The Appeals Court began its analysis by noting that the operator exclusion contained the following language: “I am aware that under the terms of my Massachusetts Automobile Insurance Policy, if I or someone on my behalf provides false, deception, misleading or incomplete information in any application or policy change request, and if such false, deceptive, misleading or incomplete information increases the company’s risk of loss, the company may refuse to pay claims under any or all of the Optional Insurance Parts of this policy.”  Lydia Gentile had signed the form as the policyholder.  The main policy form included a similar statement, and this addendum: “Such information includes…the names of all household members and customary operators required to be listed and the answers given for all listed operators.”

The Court first noted that Commerce’s exclusion of Junior was a “continuous material term” of the policy.  Had Junior’s pattern of operating his grandparents’ Lexus been known to the underwriter, the Court reasoned that it would have influenced Commerce’s decision to enter into the contract at all, or changed its evaluation of the character and degree of risk involved as well as its calculation of the premium.  Noting that the Gentiles received significantly lower premiums than they would have if Junior had not been excluded, the Court concluded that the Gentiles failed to uphold their promise to keep Junior from driving the Lexus in all circumstances.  Even though there was no intent to deceive at the formation of the contract, the Court held, the Gentiles’ breach of their promise ripened into a misrepresentation that relieved Commerce of coverage obligations.

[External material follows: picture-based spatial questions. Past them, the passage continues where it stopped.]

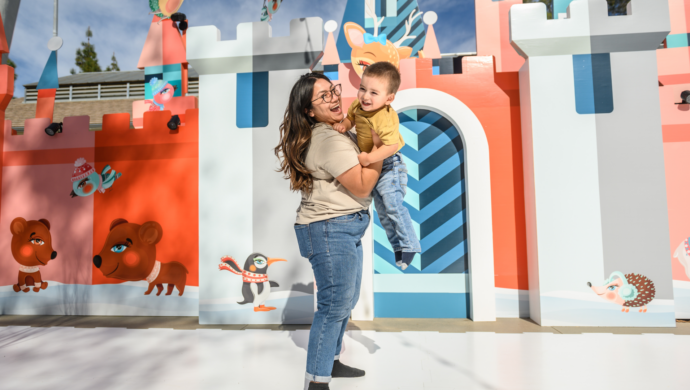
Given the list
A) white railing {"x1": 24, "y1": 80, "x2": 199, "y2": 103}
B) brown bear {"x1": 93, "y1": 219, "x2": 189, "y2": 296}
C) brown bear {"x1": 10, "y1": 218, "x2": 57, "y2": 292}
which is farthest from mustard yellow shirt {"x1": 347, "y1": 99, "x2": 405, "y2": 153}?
white railing {"x1": 24, "y1": 80, "x2": 199, "y2": 103}

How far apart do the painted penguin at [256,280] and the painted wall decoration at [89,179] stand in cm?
180

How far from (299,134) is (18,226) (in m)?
4.22

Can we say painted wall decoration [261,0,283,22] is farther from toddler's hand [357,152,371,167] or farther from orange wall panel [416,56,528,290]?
toddler's hand [357,152,371,167]

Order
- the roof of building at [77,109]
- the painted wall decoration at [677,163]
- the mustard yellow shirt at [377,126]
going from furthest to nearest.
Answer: the roof of building at [77,109]
the painted wall decoration at [677,163]
the mustard yellow shirt at [377,126]

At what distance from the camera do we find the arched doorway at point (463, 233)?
3.41 meters

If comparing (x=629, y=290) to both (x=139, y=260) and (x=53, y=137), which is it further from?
(x=53, y=137)

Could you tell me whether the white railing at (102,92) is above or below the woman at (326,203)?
above

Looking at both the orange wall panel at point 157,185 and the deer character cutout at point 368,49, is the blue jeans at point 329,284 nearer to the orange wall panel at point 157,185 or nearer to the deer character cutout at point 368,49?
the deer character cutout at point 368,49

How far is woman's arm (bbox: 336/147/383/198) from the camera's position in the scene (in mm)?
1586

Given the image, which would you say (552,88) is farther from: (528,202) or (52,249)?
(52,249)

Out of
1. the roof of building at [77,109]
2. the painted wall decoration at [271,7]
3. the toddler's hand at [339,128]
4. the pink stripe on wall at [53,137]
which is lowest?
the toddler's hand at [339,128]

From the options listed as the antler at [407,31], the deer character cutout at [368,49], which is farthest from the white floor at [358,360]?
the antler at [407,31]

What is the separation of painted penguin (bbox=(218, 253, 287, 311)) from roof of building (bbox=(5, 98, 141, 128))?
315 inches

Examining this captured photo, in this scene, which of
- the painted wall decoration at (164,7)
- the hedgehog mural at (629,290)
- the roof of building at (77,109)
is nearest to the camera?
the hedgehog mural at (629,290)
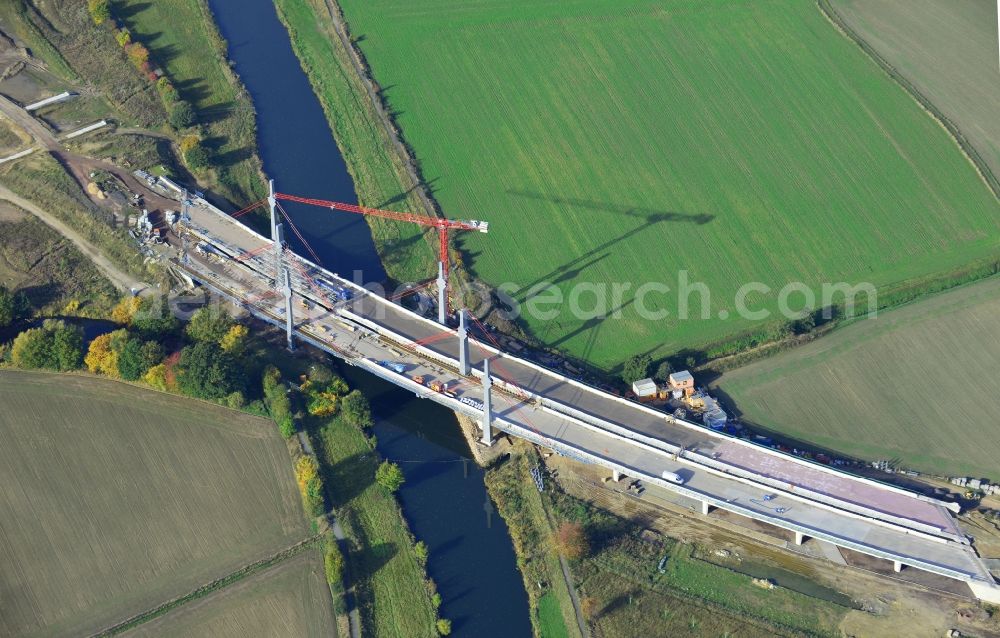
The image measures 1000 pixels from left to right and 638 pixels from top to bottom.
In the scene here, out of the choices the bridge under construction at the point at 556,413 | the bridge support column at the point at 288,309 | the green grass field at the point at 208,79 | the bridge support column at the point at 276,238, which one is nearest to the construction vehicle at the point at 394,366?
the bridge under construction at the point at 556,413

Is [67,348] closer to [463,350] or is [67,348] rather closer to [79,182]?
[79,182]

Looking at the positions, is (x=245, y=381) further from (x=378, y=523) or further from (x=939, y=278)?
(x=939, y=278)

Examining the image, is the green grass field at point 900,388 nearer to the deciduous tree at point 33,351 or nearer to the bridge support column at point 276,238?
the bridge support column at point 276,238

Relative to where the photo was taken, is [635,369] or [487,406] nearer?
[487,406]

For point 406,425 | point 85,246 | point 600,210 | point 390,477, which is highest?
point 85,246

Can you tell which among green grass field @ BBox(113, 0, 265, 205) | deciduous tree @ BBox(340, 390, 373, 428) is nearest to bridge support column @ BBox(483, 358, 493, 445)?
deciduous tree @ BBox(340, 390, 373, 428)

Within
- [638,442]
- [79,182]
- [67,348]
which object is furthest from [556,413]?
[79,182]
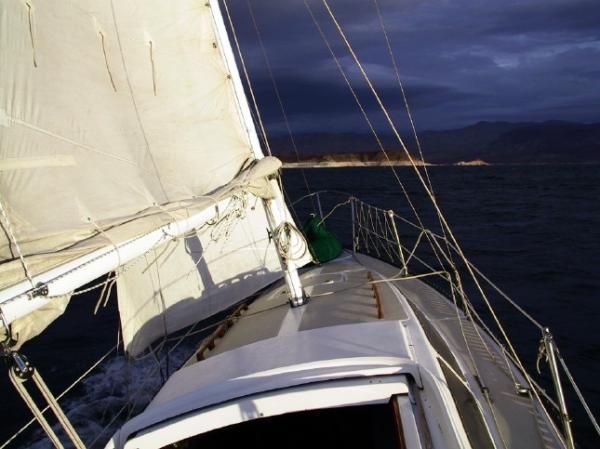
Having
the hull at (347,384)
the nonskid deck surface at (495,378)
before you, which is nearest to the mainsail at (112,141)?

The Court went on to note, too, that a “realistic characterization” of the operator exclusion represented a bargained-for promise: the Gentiles got coverage at a reduced premium for agreeing to keep Junior from driving their cars.  The policyholders subsequently breached that promise, which excused Commerce from its coverage obligations “as a matter of elemental contract law.”  The Court was unpersuaded that renewals subsequent to the application for the initial policy should change its finding of materiality, noting that the Gentiles continued to benefit from the lower premium resulting from Junior’s exclusion and were plainly on notice of the exclusion’s materiality given Commerce’s continued listing of Junior as an excluded operator on each renewal policy’s declarations page.